Improved accuracy means the commander in the field can have more trust in the supply chain, which can save lives.


Tags are associated with stores items as they leave warehouses for the theatre, regardless of the mode of transport used. This is generally done at the pallet level, but multi-packs and critical items such as aircraft spare parts may be individually tagged.

Fixed RFID readers arranged in portal configurations read the tags as freight enters or leaves warehouses and distribution modes along the supply chain. Mobile readers are use at air terminals and certain other nodes in the chain.

The ADF selected tags and readers from Savi Technology to allow interoperability with allied forces. Savi’s military off-the-shelf system has been widely adopted for use in military supply chains, according to a Department of Defence spokesperson.

The contract with Savi was signed in August 2003 and the RFID project was completed in April 2007. The rollout covered 31 sites in Australia plus one overseas (presumably in Iraq), along with 60 field-deployable kits. Just over half of the RFID project’s budget went to Savi, according to Daryl Kendrick, managing director of Savi Technology Australia

At this stage, the interoperability is potential rather than actual. Australia, the US, Canada and the UK have a memorandum of understanding regarding RFID interoperability, but at this stage only the US and Australia have compatible and interoperable RFID systems.

“The RFID of JP2077 cost A$24m, and is being used to keep tabs on supplies being sent to Iraq.”

In this context, interoperability means that a US RFID reader detecting an Australian tag would report its presence to the Australian system. Savi’s other customers include NATO and Spain.

“Additional opportunities to achieve interoperability with nations in our immediate region are also being explored,” a Defence spokesperson says.


The project involved adding RFID tag data fields to the existing ADF cargo visibility system to enable data to be entered, and the installation of commercial auto-sync software so that data generated by the readers flows into the rest of the system. Savi and Department of Defence employees carried out the work, with additional support from contract staff.

Hendrick says Savi’s RFID equipment and software was designed for easy integration, as RFID is only of value when linked to other systems.
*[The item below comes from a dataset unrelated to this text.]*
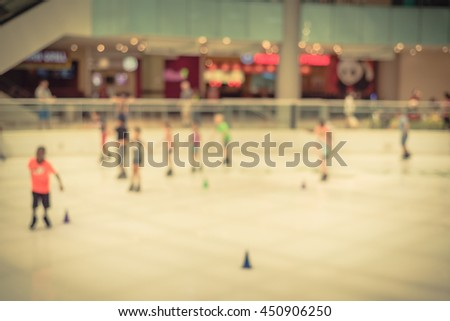 Blurred abstract motion background of parents and kids play indoor ice skating in modern shopping mall. Defocused of indoor ice skating with people on ice rink. Natural light from glass roof. Vintage. - stock photo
Phase 2C did take longer than expected, with the first RFID tagged supplies leaving for Iraq more than a year later than originally planned.

All major Australian military sites are now equipped with RFID readers, but the focus is on overseas supply chains. One exception is the national support base, which does not use RFID but relies instead on the cargo visibility system.
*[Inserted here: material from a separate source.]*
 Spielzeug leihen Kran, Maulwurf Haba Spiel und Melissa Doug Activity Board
The tags and readers supplied by Savi are designed to cope with adverse conditions, and can operate for months on end in temperatures of 50°C.

The active RFID tags used in defence applications have a much greater read range – up to 100m – than the passive tags more commonly used in commercial applications.
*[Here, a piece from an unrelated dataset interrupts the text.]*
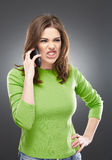 Angry woman with phone Stock Photography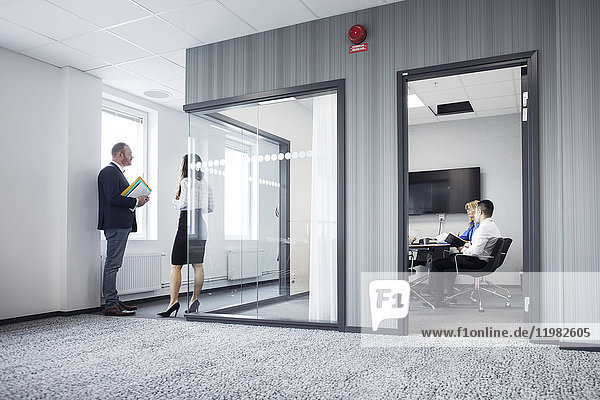Architects working in office and talking in corridor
The contract included hardware, software and services such as installation, training and documentation. “[The ADF] had a fully operating system,” says Kendrick.


Issues affecting the use of the system in the field include ensuring the infrastructure is in place and sufficient bandwidth is available, a defence spokesperson says, along with providing initial and ongoing training for personnel and embedding
robust processes and procedures. The ADF’s integrated logistics support process takes care of these issues, the spokesperson added.

“All major Australian military sites are now equipped with RFID readers.”

No specific problems arose during the rollout in Iraq, which was done in two phases over ten weeks. The Iraq deployment “successfully demonstrated the benefits of the system,” the spokesperson said.

Savi is looking forward to an ongoing relationship with the Australian Department of Defence, including the supply of additional tags and field-deployable reader kits.

Kendrick also mentioned that the ADF could purchase other types of tag, such as devices capable of monitoring temperature for use with perishable goods such as food and pharmaceuticals.

Further developments could include the use of RFID to trace individual items rather than pallets or containers, but that would necessitate the use of cheaper tags for such a project to be financially viable.